◆ WHAT THE EXERCISE ASKS
Retype all the records with nothing changed.

(Spatial question records)
════════

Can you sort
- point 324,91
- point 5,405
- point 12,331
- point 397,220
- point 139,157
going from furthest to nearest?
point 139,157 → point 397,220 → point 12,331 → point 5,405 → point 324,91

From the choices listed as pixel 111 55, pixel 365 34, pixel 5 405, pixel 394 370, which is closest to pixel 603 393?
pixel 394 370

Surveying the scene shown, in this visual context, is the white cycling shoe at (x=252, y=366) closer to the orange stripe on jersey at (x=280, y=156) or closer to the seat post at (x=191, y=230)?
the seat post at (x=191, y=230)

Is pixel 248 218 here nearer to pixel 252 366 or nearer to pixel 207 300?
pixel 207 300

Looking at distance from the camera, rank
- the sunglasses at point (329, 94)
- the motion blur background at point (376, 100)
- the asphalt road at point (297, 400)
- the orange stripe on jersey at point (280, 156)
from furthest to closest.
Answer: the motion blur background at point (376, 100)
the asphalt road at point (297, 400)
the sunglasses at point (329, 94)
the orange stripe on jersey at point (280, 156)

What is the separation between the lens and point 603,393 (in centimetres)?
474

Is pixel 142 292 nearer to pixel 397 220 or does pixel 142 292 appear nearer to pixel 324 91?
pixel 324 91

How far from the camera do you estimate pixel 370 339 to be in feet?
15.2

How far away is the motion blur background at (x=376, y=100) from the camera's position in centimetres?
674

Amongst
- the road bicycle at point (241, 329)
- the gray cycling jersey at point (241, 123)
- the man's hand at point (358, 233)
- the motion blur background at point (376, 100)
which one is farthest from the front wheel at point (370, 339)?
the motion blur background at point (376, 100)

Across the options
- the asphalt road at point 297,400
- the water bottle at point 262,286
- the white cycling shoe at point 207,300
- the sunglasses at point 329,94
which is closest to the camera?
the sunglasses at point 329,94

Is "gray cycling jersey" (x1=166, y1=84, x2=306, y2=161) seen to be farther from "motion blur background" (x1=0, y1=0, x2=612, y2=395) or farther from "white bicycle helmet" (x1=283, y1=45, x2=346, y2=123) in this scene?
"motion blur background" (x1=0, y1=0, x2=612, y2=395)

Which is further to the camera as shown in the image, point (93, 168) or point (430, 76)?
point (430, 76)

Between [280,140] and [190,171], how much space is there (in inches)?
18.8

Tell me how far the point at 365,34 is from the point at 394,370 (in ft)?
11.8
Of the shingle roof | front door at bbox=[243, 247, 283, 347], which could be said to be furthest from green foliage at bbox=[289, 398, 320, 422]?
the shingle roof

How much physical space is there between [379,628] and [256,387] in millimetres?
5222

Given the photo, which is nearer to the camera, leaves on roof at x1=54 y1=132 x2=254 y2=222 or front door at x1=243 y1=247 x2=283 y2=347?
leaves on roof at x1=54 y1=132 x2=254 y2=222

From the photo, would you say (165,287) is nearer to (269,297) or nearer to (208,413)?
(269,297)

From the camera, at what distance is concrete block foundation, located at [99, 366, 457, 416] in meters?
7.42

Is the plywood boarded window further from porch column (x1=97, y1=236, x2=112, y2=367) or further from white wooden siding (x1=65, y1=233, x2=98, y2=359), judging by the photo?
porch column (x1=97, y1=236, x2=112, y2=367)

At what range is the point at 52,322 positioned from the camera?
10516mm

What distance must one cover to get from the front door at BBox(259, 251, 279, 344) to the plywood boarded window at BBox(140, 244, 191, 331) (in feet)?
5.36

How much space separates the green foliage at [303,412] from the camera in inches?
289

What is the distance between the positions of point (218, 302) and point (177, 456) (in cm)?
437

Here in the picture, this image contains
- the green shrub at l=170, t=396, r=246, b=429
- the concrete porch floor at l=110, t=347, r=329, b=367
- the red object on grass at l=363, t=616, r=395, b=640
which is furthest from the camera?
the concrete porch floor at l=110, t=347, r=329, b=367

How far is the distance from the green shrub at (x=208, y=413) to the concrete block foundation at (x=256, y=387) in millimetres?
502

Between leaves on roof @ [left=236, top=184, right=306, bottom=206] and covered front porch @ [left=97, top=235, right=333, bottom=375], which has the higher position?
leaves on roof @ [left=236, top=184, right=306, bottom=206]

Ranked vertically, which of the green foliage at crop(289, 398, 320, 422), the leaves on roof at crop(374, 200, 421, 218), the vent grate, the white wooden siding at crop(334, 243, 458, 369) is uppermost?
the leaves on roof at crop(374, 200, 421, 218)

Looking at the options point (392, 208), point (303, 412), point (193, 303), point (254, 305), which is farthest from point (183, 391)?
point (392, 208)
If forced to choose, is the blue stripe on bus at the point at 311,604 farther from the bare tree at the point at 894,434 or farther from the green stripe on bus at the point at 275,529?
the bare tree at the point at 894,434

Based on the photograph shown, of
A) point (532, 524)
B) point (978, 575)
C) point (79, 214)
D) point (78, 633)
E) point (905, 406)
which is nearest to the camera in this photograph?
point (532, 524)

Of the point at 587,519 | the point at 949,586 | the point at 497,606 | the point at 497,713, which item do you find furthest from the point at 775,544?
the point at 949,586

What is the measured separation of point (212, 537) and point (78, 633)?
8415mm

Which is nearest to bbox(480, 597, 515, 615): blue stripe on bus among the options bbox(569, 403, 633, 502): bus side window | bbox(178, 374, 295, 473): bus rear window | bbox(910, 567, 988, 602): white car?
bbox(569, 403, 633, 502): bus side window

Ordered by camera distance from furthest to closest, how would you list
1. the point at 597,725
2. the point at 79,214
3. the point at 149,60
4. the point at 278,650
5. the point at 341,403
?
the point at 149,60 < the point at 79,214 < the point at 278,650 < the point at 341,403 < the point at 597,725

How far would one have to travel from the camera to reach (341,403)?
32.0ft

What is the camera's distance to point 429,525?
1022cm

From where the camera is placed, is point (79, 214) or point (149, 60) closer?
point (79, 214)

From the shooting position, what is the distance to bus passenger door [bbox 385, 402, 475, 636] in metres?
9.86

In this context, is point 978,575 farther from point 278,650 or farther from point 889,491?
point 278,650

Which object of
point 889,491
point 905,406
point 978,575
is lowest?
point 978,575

════════

◆ IN RESPONSE
Can you sort
- point 324,91
- point 5,405
- point 12,331
- point 397,220
- point 139,157
going from furthest to nearest?
point 139,157 → point 397,220 → point 12,331 → point 5,405 → point 324,91

From the choices listed as pixel 111 55, pixel 365 34, pixel 5 405, pixel 394 370, which is closest to pixel 603 393?
pixel 394 370

Surveying the scene shown, in this visual context, is the white cycling shoe at (x=252, y=366) closer to the orange stripe on jersey at (x=280, y=156) or closer to the seat post at (x=191, y=230)?
the seat post at (x=191, y=230)

Is pixel 248 218 here nearer to pixel 252 366 or nearer to pixel 207 300?
pixel 207 300

Looking at distance from the camera, rank
- the sunglasses at point (329, 94)
- the motion blur background at point (376, 100)
- the asphalt road at point (297, 400)
- the orange stripe on jersey at point (280, 156)
from furthest to closest.
Answer: the motion blur background at point (376, 100)
the asphalt road at point (297, 400)
the sunglasses at point (329, 94)
the orange stripe on jersey at point (280, 156)

What is the separation between the lens and point 603,393 (in centimetres)?
474

Is pixel 142 292 nearer to pixel 397 220 or does pixel 142 292 appear nearer to pixel 324 91?
pixel 324 91

How far from the camera do you estimate pixel 370 339 to be in feet?
15.2

How far away is the motion blur background at (x=376, y=100) from the camera's position in centimetres?
674

Amongst
- the road bicycle at point (241, 329)
- the gray cycling jersey at point (241, 123)
- the man's hand at point (358, 233)
- the motion blur background at point (376, 100)
which one is farthest from the front wheel at point (370, 339)?
the motion blur background at point (376, 100)

Across the options
- the asphalt road at point 297,400
- the water bottle at point 262,286
- the white cycling shoe at point 207,300
- the sunglasses at point 329,94
which is closest to the camera?
the sunglasses at point 329,94

Is "gray cycling jersey" (x1=166, y1=84, x2=306, y2=161) seen to be farther from "motion blur background" (x1=0, y1=0, x2=612, y2=395) or farther from "white bicycle helmet" (x1=283, y1=45, x2=346, y2=123) in this scene?
"motion blur background" (x1=0, y1=0, x2=612, y2=395)

Which is further to the camera as shown in the image, point (93, 168) or point (430, 76)?
point (430, 76)

Between [280,140] and [190,171], how much space is there (in inches)?
18.8

Tell me how far the point at 365,34 is from the point at 394,370 (in ft)?
11.8
Of the shingle roof | front door at bbox=[243, 247, 283, 347], which could be said to be furthest from green foliage at bbox=[289, 398, 320, 422]?
the shingle roof

How much physical space is there between [379,628] and [256,387] in millimetres?
5222

Given the photo, which is nearer to the camera, leaves on roof at x1=54 y1=132 x2=254 y2=222 or front door at x1=243 y1=247 x2=283 y2=347?
leaves on roof at x1=54 y1=132 x2=254 y2=222

From the photo, would you say (165,287) is nearer to (269,297) or nearer to (208,413)?
(269,297)

From the camera, at what distance is concrete block foundation, located at [99, 366, 457, 416] in meters?
7.42

Is the plywood boarded window further from porch column (x1=97, y1=236, x2=112, y2=367) or further from white wooden siding (x1=65, y1=233, x2=98, y2=359), judging by the photo?
porch column (x1=97, y1=236, x2=112, y2=367)

At what range is the point at 52,322 positioned from the camera?
10516mm

What distance must one cover to get from the front door at BBox(259, 251, 279, 344) to the plywood boarded window at BBox(140, 244, 191, 331) (in feet)?
5.36

How much space separates the green foliage at [303,412] from the camera in inches?
289

What is the distance between the positions of point (218, 302) and point (177, 456) (in cm)?
437

Here in the picture, this image contains
- the green shrub at l=170, t=396, r=246, b=429
- the concrete porch floor at l=110, t=347, r=329, b=367
- the red object on grass at l=363, t=616, r=395, b=640
which is furthest from the camera?
the concrete porch floor at l=110, t=347, r=329, b=367

How far is the distance from the green shrub at (x=208, y=413) to the concrete block foundation at (x=256, y=387) in millimetres?
502

Between leaves on roof @ [left=236, top=184, right=306, bottom=206] and covered front porch @ [left=97, top=235, right=333, bottom=375], which has the higher position?
leaves on roof @ [left=236, top=184, right=306, bottom=206]

Ranked vertically, which of the green foliage at crop(289, 398, 320, 422), the leaves on roof at crop(374, 200, 421, 218), the vent grate, the white wooden siding at crop(334, 243, 458, 369) is uppermost?
the leaves on roof at crop(374, 200, 421, 218)

Looking at the options point (392, 208), point (303, 412), point (193, 303), point (254, 305), which is farthest from point (183, 391)?
point (392, 208)
If forced to choose, is the blue stripe on bus at the point at 311,604 farther from the bare tree at the point at 894,434 or farther from the green stripe on bus at the point at 275,529?
the bare tree at the point at 894,434

Based on the photograph shown, of
A) point (532, 524)
B) point (978, 575)
C) point (79, 214)
D) point (78, 633)
E) point (905, 406)
which is nearest to the camera in this photograph?
point (532, 524)

Of the point at 587,519 | the point at 949,586 | the point at 497,606 | the point at 497,713, which item do you find furthest from the point at 775,544?
the point at 949,586

What is the measured separation of point (212, 537) and point (78, 633)?
8415mm

Which is nearest to bbox(480, 597, 515, 615): blue stripe on bus among the options bbox(569, 403, 633, 502): bus side window | bbox(178, 374, 295, 473): bus rear window | bbox(910, 567, 988, 602): white car?
bbox(569, 403, 633, 502): bus side window

Ordered by camera distance from furthest to closest, how would you list
1. the point at 597,725
2. the point at 79,214
3. the point at 149,60
4. the point at 278,650
5. the point at 341,403
?
the point at 149,60 < the point at 79,214 < the point at 278,650 < the point at 341,403 < the point at 597,725

How far would one have to travel from the camera to reach (341,403)?
32.0ft

What is the camera's distance to point 429,525?
1022cm

From where the camera is placed, is point (79, 214) or point (149, 60) closer?
point (79, 214)

From the shooting position, what is the distance to bus passenger door [bbox 385, 402, 475, 636] in metres?
9.86

In this context, is point 978,575 farther from point 278,650 or farther from point 889,491?
point 278,650

Which object of
point 889,491
point 905,406
point 978,575
is lowest?
point 978,575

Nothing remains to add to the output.